### Try it
Rewrite each line of the material below as a numbered list, skipping any blank lines. Keep only the text and leave the pictures out.
+--
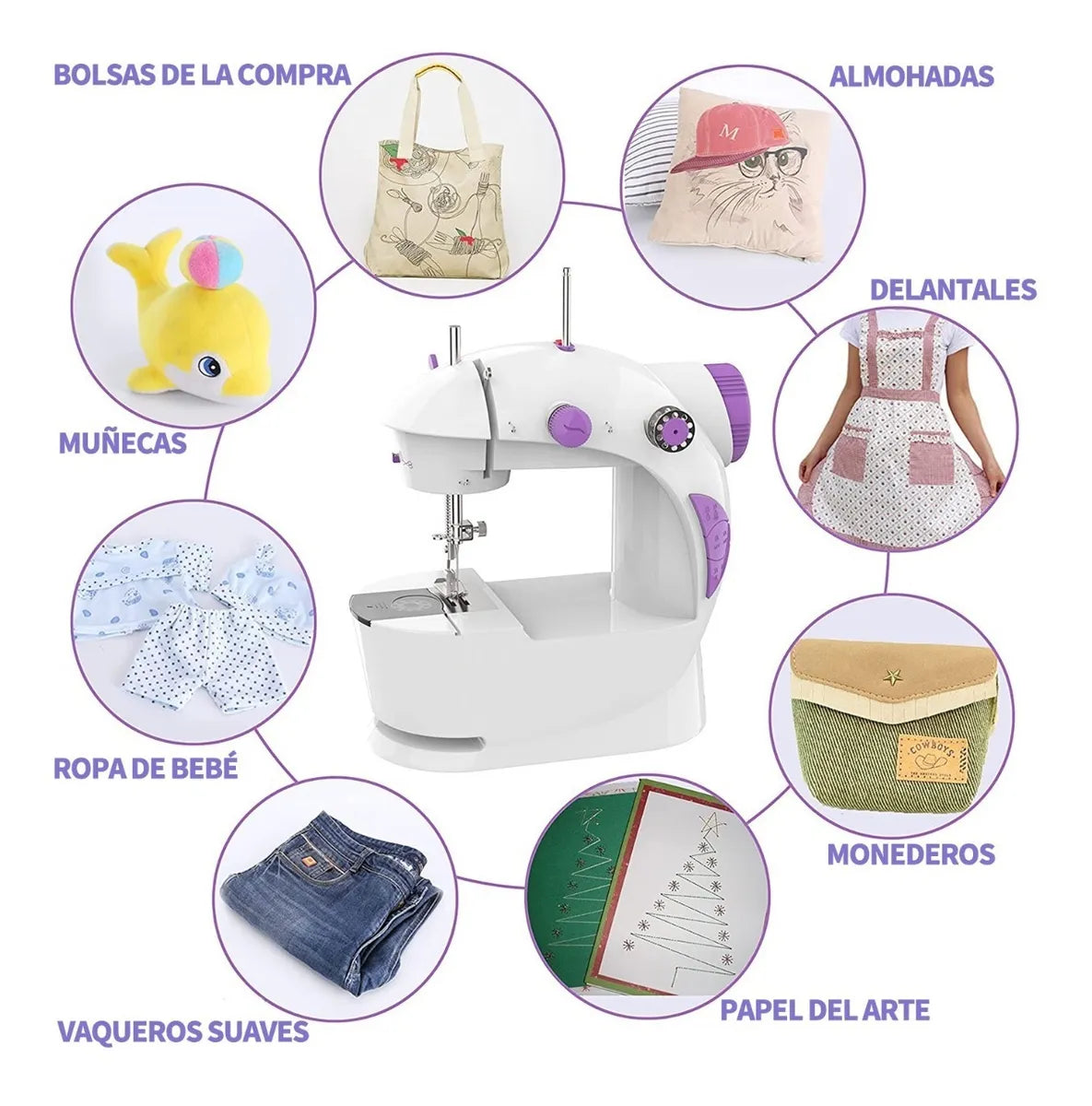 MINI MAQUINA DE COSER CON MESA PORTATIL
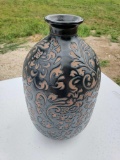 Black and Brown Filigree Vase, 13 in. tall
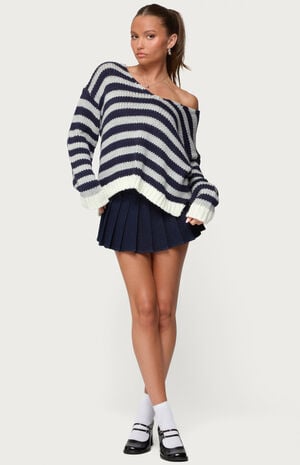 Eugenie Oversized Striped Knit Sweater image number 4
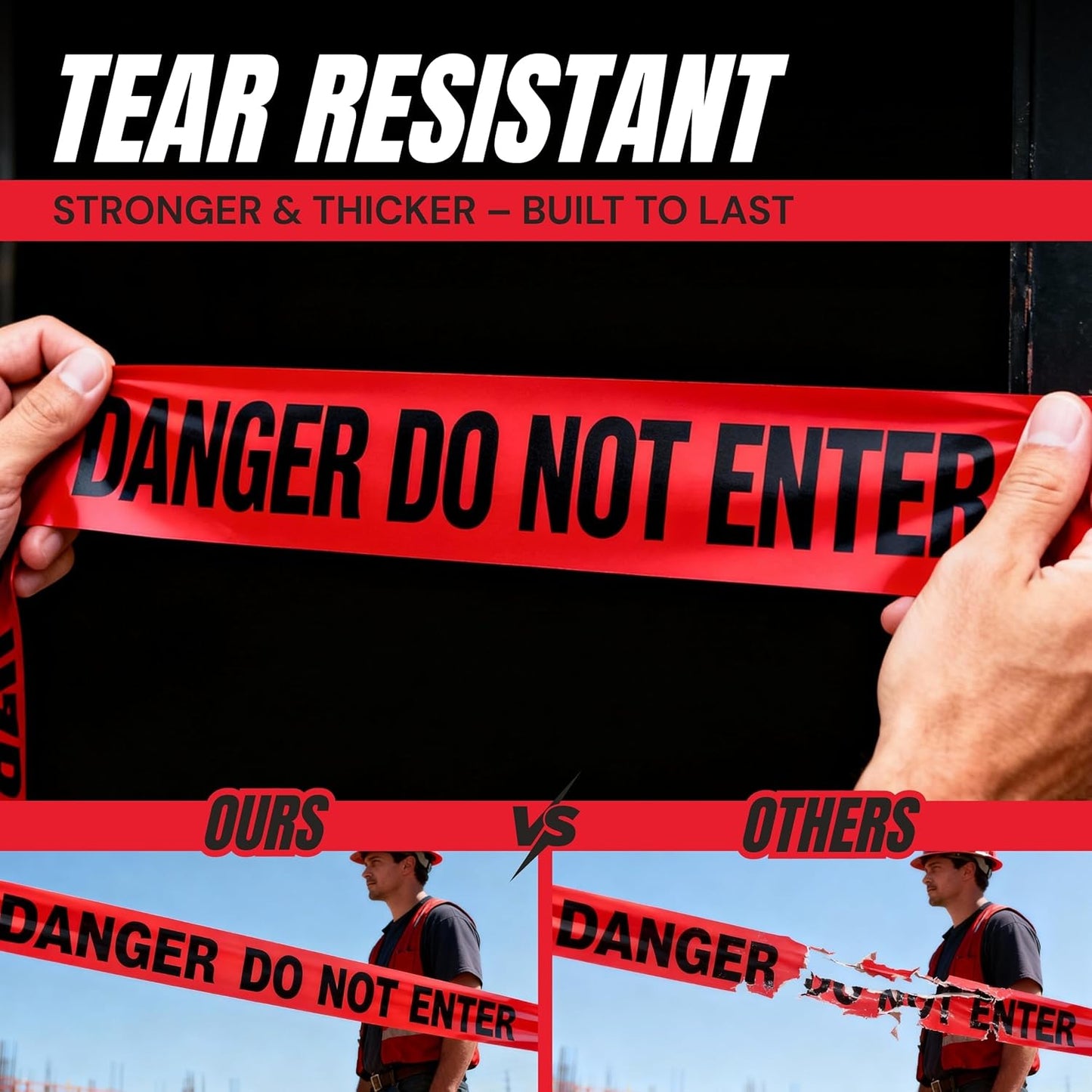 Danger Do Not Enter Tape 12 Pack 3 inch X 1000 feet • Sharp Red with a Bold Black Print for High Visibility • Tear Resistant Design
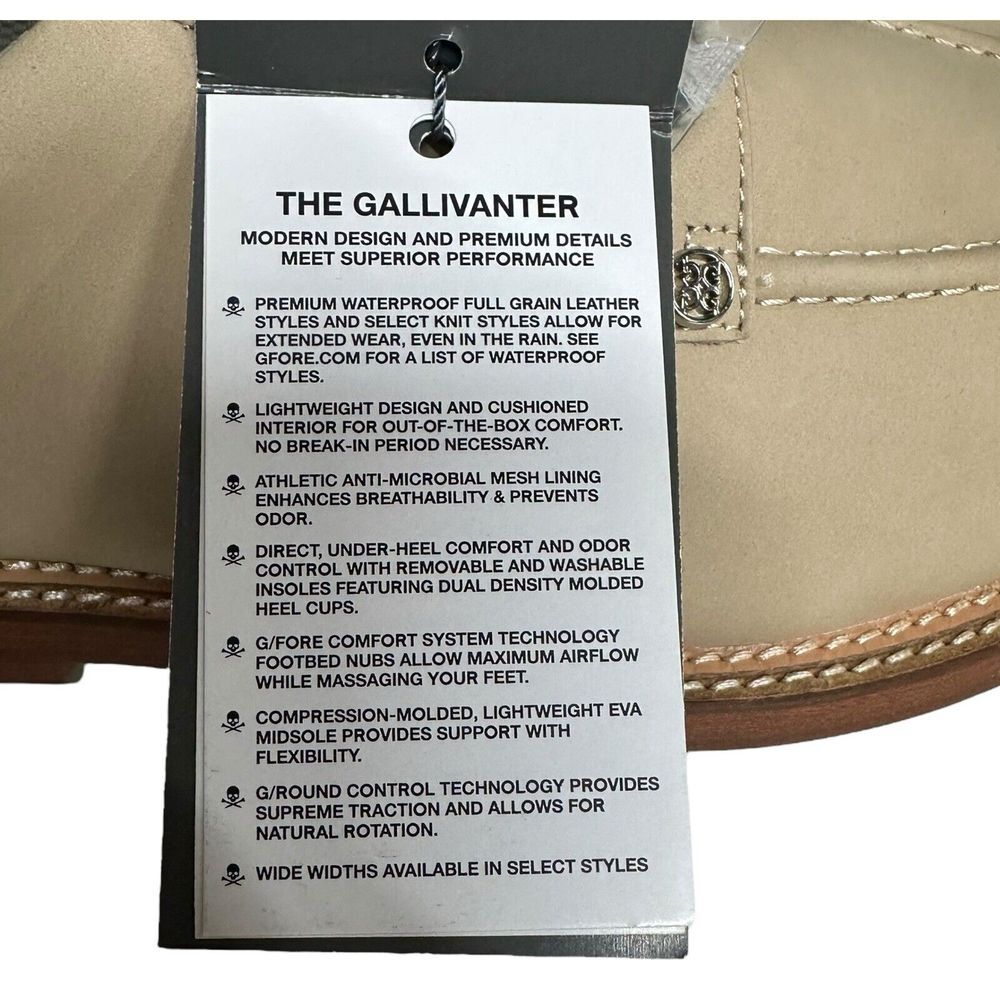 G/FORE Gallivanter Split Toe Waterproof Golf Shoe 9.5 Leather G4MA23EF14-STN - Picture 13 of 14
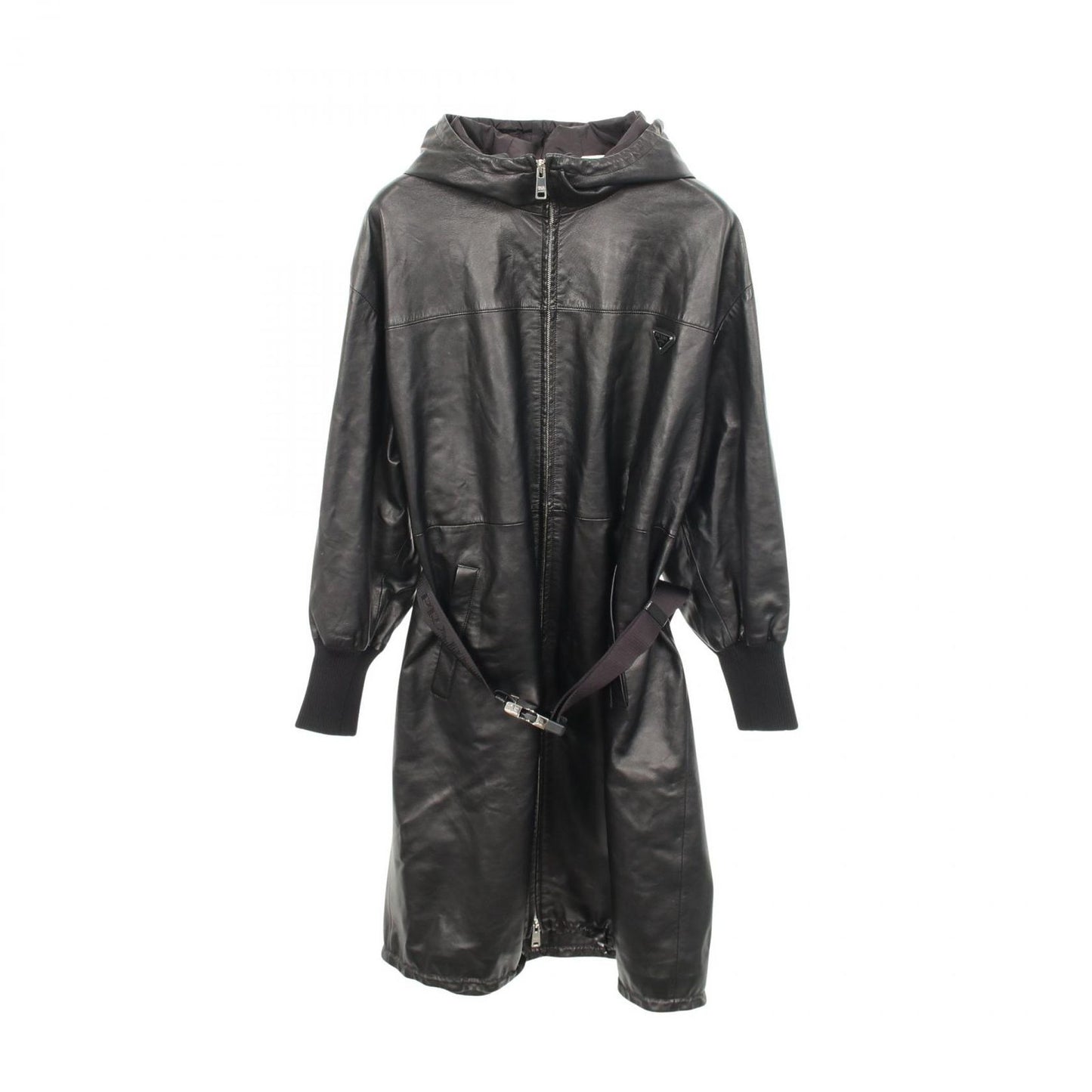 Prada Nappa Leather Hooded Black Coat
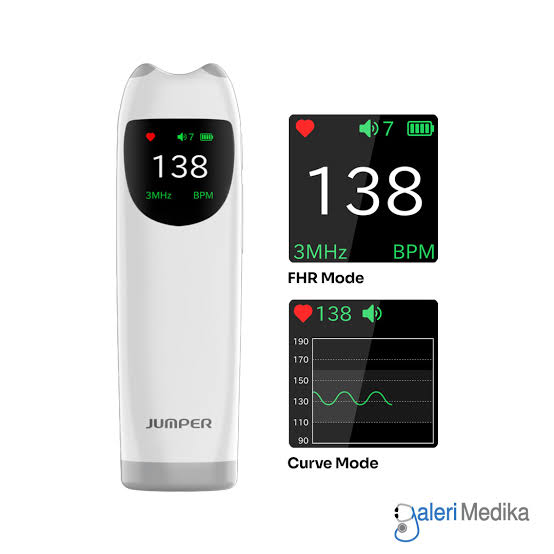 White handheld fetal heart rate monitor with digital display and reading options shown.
+--
### Result of the exercise
1.  MINI MAQUINA DE COSER CON MESA PORTATIL
2.  Black and Brown Filigree Vase, 13 in. tall
3.  Eugenie Oversized Striped Knit Sweater image number 4
4.  Danger Do Not Enter Tape 12 Pack 3 inch X 1000 feet • Sharp Red with a Bold Black Print for High Visibility • Tear Resistant Design
5.  G/FORE Gallivanter Split Toe Waterproof Golf Shoe 9.5 Leather G4MA23EF14-STN - Picture 13 of 14
6.  Prada Nappa Leather Hooded Black Coat
7.  White handheld fetal heart rate monitor with digital display and reading options shown.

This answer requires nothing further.